映画は冒頭、ニュージーランドで登山ガイド会社を営むロブ・ホールの率いる登頂ツアーがネパールに到着したところから始まる。そもそもこの導入部分が登山をしない者にとってはあまりにも不親切でわかりにくい。大前提として、ここに幾つかのデータを提示したい。まずエベレストの登山者の数だが、1980年代には1000人にも満たなかった登山者数が、1990年代から急速に増え、2000年代以降は毎年5000人以上の登山者が足を運ぶようになった。ここ20年間で、登山者数はざっと10倍に跳ね上がっている。
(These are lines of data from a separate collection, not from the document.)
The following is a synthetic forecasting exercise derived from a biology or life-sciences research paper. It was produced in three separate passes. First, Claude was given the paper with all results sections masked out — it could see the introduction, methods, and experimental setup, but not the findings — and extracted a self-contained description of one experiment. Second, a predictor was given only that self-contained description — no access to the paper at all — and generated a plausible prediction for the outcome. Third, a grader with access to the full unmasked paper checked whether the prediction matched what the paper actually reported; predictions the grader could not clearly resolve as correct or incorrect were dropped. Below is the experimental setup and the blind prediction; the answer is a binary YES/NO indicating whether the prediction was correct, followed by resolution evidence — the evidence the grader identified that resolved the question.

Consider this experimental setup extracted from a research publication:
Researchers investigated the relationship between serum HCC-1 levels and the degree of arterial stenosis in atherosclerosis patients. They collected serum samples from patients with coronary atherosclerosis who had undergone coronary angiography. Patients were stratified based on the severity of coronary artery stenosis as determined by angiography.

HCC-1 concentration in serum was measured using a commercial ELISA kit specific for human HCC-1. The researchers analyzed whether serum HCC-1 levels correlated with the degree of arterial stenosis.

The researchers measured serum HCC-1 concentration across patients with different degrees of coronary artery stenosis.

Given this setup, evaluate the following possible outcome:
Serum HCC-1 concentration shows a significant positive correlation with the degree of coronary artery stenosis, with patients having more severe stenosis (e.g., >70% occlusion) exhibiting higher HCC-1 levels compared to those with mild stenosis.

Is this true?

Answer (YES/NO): NO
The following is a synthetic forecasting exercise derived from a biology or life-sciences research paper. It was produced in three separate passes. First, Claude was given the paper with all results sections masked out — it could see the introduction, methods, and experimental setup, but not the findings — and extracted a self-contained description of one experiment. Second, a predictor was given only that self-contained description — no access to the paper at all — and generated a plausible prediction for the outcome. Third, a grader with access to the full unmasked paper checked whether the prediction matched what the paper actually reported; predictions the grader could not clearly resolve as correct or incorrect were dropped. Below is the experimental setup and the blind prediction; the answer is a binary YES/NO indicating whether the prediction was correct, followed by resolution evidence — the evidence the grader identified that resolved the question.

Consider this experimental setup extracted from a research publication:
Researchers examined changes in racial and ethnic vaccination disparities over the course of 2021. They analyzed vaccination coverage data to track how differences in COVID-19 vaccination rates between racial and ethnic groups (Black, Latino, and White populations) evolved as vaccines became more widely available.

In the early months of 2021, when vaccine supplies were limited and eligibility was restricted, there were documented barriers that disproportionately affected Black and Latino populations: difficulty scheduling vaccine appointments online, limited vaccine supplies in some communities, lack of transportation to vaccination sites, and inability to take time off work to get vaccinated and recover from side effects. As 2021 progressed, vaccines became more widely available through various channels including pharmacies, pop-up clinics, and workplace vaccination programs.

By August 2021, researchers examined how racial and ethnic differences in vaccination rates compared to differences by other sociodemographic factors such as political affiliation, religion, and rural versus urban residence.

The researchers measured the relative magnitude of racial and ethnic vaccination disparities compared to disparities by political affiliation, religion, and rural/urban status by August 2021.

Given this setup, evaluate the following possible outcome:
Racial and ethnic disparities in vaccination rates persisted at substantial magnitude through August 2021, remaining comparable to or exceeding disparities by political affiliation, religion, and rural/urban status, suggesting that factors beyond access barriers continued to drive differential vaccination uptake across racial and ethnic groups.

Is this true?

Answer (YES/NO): NO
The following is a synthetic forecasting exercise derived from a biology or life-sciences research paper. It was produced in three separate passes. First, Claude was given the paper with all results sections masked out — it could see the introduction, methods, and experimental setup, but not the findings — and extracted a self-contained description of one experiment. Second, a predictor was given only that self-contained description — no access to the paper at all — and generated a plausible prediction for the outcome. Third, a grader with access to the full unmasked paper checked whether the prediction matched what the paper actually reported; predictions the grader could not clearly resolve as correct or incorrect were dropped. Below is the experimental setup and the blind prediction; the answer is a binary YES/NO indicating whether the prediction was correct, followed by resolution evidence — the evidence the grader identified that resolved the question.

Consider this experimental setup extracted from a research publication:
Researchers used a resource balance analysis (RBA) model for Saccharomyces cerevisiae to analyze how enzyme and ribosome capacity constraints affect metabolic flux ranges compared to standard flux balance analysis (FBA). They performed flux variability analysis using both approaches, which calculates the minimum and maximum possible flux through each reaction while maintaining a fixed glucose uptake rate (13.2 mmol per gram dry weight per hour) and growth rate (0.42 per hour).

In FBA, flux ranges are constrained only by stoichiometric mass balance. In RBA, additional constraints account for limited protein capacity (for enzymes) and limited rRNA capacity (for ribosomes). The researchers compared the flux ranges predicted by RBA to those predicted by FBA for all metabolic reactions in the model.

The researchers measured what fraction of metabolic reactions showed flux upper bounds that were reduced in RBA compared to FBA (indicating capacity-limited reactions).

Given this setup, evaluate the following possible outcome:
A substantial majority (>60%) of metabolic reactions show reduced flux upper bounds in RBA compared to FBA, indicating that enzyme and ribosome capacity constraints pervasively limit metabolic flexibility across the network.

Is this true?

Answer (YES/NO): YES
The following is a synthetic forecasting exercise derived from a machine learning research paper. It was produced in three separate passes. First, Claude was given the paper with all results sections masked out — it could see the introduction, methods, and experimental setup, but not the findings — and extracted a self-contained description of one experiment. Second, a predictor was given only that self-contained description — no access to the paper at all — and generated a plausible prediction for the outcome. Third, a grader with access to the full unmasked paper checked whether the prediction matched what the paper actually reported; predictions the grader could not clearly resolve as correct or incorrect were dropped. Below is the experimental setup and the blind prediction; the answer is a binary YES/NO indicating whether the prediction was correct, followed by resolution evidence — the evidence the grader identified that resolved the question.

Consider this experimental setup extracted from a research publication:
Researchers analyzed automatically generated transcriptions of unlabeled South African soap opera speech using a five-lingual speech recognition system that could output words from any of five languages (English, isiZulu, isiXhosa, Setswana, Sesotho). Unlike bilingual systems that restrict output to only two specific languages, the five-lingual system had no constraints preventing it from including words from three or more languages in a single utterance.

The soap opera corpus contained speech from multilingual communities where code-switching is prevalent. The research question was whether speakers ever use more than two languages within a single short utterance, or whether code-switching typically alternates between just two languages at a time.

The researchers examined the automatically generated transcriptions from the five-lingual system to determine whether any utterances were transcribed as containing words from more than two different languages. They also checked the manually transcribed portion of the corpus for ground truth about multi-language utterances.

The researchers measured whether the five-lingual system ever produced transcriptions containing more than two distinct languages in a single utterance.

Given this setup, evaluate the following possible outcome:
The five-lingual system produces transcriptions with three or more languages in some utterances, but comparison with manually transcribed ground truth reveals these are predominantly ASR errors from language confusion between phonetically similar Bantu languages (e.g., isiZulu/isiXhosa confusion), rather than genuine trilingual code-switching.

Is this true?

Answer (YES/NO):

理由は幾つかある。一つには登山ルートの開拓が困難だった時代を数人の登山者がクリアし、登頂達成者と同じルートでの攻略により、その後飛躍的に登頂達成者が増えたことが挙げられる。最初は一部の冒険家や国家的プロジェクトによる冒険レベルの難易度だったものが、多くの人が登る頃になるとその難易度が下がった。2つ目は1985年に富豪ディック・バスがガイドによる全面サポートを受けた登頂に成功し、その過程を記した「セブン・サミット」を出版したことである。特別な経験がなくても、山岳ガイドの助けも借りて世界最高峰に登頂出来ることが一般に知れ渡り、1990年代には富裕層や高所得者による金持ちの道楽としてのエベレスト登頂が大ブームを迎えることになる。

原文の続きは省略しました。